Watcher fails with 410 "GONE"

chazsconi commented 6 years ago

If one particular event type is been watched (e.g. Namespace changes) and no new events happen for a long time, but other events, that are not being watched happen, the other, non-watched events, cause the RV to increase.

Eventually the RV that is stored in the watcher is too old to be used, and the watcher fails returning a 410 response code.

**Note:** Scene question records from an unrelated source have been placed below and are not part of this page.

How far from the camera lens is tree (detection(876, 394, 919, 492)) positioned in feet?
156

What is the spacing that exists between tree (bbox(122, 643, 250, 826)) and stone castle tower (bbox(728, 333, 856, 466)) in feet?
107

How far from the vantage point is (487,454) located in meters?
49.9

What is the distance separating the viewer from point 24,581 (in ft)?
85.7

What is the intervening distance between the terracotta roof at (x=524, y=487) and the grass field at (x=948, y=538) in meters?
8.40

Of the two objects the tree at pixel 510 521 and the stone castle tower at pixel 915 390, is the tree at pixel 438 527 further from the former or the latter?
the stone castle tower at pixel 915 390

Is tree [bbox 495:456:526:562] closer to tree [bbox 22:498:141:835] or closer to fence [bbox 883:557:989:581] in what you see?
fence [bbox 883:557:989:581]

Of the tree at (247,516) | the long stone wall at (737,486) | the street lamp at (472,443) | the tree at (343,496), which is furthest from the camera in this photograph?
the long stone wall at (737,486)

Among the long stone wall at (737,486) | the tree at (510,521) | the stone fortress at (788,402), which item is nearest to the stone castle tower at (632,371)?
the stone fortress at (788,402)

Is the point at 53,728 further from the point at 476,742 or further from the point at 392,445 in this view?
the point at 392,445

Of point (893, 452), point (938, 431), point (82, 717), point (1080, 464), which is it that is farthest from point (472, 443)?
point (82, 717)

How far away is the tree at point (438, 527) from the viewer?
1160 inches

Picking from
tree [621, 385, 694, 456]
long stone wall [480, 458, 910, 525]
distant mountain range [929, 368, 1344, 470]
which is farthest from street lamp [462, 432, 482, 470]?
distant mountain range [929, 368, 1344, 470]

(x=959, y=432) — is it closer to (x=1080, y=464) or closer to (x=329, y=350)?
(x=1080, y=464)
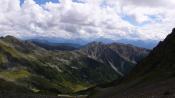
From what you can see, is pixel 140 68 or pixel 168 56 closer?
pixel 168 56

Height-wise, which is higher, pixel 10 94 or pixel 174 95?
pixel 174 95

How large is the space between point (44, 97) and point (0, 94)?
8888 millimetres

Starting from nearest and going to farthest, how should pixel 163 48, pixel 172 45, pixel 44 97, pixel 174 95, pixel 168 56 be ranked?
pixel 174 95
pixel 44 97
pixel 168 56
pixel 172 45
pixel 163 48

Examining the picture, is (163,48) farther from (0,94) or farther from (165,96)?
(165,96)

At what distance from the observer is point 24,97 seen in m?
69.5

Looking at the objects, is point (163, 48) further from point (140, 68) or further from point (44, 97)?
point (44, 97)

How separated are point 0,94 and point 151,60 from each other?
84963 mm

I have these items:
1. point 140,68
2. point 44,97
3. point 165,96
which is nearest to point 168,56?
point 140,68

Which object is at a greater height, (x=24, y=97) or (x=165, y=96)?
(x=165, y=96)

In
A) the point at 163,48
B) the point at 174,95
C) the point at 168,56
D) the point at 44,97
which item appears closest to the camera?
the point at 174,95

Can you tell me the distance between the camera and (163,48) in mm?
144625

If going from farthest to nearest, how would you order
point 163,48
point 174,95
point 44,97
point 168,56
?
point 163,48, point 168,56, point 44,97, point 174,95

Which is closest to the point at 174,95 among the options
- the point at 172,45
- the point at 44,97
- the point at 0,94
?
the point at 44,97

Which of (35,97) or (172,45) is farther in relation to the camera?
(172,45)
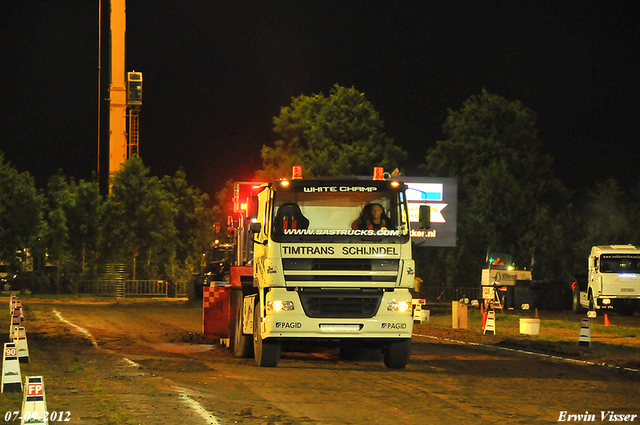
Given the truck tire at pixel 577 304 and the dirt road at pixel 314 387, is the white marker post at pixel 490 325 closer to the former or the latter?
the dirt road at pixel 314 387

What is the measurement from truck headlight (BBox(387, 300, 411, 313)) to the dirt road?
1.03 metres

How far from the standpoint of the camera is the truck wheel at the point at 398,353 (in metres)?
14.8

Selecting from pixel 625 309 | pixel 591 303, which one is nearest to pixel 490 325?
pixel 591 303

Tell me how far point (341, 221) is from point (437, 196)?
24983mm

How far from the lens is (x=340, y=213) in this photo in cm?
1505

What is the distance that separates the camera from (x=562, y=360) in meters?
17.3

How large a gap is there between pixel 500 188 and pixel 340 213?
4954 centimetres

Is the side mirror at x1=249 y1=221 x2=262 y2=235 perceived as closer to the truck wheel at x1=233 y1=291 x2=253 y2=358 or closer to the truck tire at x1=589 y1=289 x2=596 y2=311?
the truck wheel at x1=233 y1=291 x2=253 y2=358

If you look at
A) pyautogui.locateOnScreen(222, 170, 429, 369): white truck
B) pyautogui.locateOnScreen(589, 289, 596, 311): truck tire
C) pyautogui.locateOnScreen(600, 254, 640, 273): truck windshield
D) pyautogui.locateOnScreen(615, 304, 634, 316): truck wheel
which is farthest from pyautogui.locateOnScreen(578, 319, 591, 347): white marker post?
pyautogui.locateOnScreen(589, 289, 596, 311): truck tire

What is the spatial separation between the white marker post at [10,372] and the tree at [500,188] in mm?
53116

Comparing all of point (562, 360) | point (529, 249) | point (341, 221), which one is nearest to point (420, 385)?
point (341, 221)

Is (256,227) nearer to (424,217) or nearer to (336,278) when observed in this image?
(336,278)

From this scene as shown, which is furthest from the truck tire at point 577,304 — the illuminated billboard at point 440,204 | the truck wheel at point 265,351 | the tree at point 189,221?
the tree at point 189,221

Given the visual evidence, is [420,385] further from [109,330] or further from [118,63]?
[118,63]
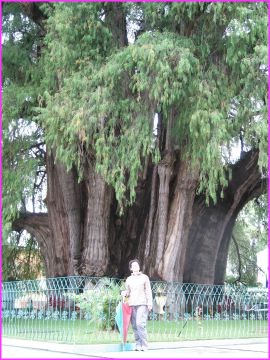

If an original RV was passed to the watcher, the supervisor restarts the watcher with the same init parameters, and it fails again.

Possible solutions:

1) Parse the message that comes back to extract a later RV

2) Send a message to the caller to inform it that it can no longer watch and it should start again

3) Somehow obtain the latest RV from K8S without potentially missing events

Logs below:

FunctionClauseError) no function clause matching in Kazan.Watcher.extract_rv/1
    (kazan) lib/kazan/watcher.ex:235: Kazan.Watcher.extract_rv(%{"apiVersion" => "v1", "code" => 410, "kind" => "Status", "message" => "too old resource version: 20293058 (20295457)", "metadata" => %{}, "reason" => "Gone", "status" => "Failure"})
    (kazan) lib/kazan/watcher.ex:219: anonymous fn/4 in Kazan.Watcher.process_lines/2
    (elixir) lib/enum.ex:1899: Enum."-reduce/3-lists^foldl/2-0-"/3
    (kazan) lib/kazan/watcher.ex:158: Kazan.Watcher.handle_info/2
    (stdlib) gen_server.erl:616: :gen_server.try_dispatch/4
    (stdlib) gen_server.erl:686: :gen_server.handle_msg/6
    (stdlib) proc_lib.erl:247: :proc_lib.init_p_do_apply/3
Last message: %HTTPoison.AsyncChunk{chunk: "{\"type\":\"ERROR\",\"object\":{\"kind\":\"Status\",\"apiVersion\":\"v1\",\"metadata\":{},\"status\":\"Failure\",\"message\":\"too old resource version: 20293058 (20295457)\",\"reason\":\"Gone\",\"code\":410}}\n", id: #Reference<0.4253789252.1463549953.187567>}

chazsconi commented 6 years ago

@obmarg any further ideas on how to solve this? My current preference is option (2) above.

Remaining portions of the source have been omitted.